B.D.C. – A tradição griô ainda tem força na África?

Márcio Caíres – Atualmente, em Bamako, capital do Mali, os griôs estão organizados em grandes associações de comunicadores sociais e, inclusive, realizam eventos e campanhas em torno de questões da mulher, drogas e DSTs, entre outras questões sociais. Existem famílias tradicionais, de onde vem a tradição griô no Mali, em que os griôs casam entre si até hoje. O Márcio esteve na casa de uma família no Mali que explica a origem da palavra griô a partir da história vivida por um de seus ancestrais que conheceu o rei Sumanguru Kante e o encantou com a magia de seu Balafon (instrumento produzido com cabaças).


B.D.C. – Como é a aceitação de uma palavra de origem francesa para designar uma tradição africana?

L.P. – Algumas pessoas questionam o fato de termos usado uma palavra francesa e não uma palavra de origem africana. Contudo, griot é um vocábulo conhecido internacionalmente que se refere a figuras da tradição oral do noroeste da África que têm posições sociais e nomes diversos, desde os mais sagrados aos mais brincalhões. Por isso é coerente para as expressões da tradição oral brasileiras.


B.D.C. – Como teve início o projeto Grãos de Luz e Griô?

M.C. – A oficina Grãos de Luz foi criada há mais de12 anos, pela iniciativa de mulheres de um bairro periférico de Lençóis. Elas se uniram para preparar sopa para as crianças da comunidade e descobriram que também poderiam realizar oficinas de arte e artesanato. Quando chegamos em 1997, fomos convidados a criar um sistema de avaliação, assumir o lugar de educadores, desenvolver projetos e articular parceiros, além de criar o projeto pedagógico das oficinas. É deste projeto pedagógico e de nossa angústia em aprender a aprender com a tradição oral de nossa comunidade para ensiná-las por meio da educação formal que criamos o Velho Griô. Trata-se de um caminhante alegre, afetivo e encantador que entrega a sua corporeidade vivida para ser o registro, a memória viva da rede de transmissão oral no Brasil. Nesta caminhada, criamos a pedagogia griô, sistematizando o projeto Griô de capacitação de educadores para integrar a tradição oral ao currículo de educação formal.


B.D.C. – Qual a metodologia utilizada pelo projeto?
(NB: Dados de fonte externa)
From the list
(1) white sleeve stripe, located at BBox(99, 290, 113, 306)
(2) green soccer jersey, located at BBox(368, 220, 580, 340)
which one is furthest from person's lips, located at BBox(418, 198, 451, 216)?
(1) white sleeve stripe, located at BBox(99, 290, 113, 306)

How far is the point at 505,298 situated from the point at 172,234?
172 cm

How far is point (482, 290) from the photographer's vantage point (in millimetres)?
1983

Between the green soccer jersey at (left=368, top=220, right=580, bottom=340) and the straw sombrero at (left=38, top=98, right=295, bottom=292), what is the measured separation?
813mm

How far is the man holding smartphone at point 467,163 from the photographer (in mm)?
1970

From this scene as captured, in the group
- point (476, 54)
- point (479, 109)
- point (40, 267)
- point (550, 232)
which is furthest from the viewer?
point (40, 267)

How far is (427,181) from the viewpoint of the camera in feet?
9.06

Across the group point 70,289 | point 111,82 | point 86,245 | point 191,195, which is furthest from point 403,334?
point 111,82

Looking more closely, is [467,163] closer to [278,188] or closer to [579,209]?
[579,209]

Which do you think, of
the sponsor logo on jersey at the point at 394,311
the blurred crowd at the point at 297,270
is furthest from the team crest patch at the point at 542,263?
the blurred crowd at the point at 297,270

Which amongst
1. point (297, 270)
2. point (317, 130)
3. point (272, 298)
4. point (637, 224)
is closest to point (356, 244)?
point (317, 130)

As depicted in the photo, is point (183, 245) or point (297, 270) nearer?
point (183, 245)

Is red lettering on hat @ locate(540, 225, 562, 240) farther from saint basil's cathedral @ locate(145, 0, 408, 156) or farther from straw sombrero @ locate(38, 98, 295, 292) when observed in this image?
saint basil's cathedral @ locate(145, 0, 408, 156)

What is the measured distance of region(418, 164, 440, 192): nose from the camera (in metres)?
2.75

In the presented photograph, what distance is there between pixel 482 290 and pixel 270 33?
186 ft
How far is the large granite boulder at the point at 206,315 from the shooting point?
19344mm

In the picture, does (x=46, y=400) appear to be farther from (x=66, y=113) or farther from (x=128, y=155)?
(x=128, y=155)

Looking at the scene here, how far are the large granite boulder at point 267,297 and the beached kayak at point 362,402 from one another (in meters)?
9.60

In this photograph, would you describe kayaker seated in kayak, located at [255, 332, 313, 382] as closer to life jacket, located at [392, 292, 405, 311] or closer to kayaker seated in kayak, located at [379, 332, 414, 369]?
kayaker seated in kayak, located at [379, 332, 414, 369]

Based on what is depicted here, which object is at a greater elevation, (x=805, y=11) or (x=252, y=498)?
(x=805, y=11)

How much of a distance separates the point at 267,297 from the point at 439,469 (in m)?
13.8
L.P. – O processo de mobilização, articulação de rede, ensino e aprendizagem da Ação Griô Nacional é inspirado principalmente em práticas pedagógicas da tradição oral. A Ação Griô propõe a Pedagogia Griô para o fortalecimento da identidade dos estudantes brasileiros, facilitando o encanto, o sentimento de pertencimento, a ressignificação da história e do sentido da vida por meio da prática de caminhadas, cortejos, vivências, espaços de criação coletiva, ofícios artesanais, aulas-espetáculos, círculos de cultura, encontros temáticos, rodas das idades, rodas de prosa, danças do trabalho, danças de celebração, bênçãos e contação de histórias de vida, mitos e causos.


B.D.C. – E quais são as referências teóricas e metodológicas dessa pedagogia?

L.P. – A Pedagogia Griô usa como instrumental a educação biocêntrica de Ruth Cavalcante e Rolando Toro; a educação dialógica de Paulo Freire; a educação para as relações étnico-raciais positivas de Vanda Machado; e a arte-educação comunitária de Carlos Petrovich. Hoje, também incorporamos a metodologia relacionada ao corpo de Fátima Freire; e a pedagogia do teatro de rua do Instituto Tá na Rua e de seu Mestre Amir Haddar. A Pedagogia Griô integra a escola com a comunidade; educadores das escolas e universidades com griôs e mestres dos Pontos de Cultura; saberes das ciências e currículos formais do País com as histórias de vida, mitos e saberes da tradição oral de suas comunidades.


B.D.C – Quais os diferenciais do projeto?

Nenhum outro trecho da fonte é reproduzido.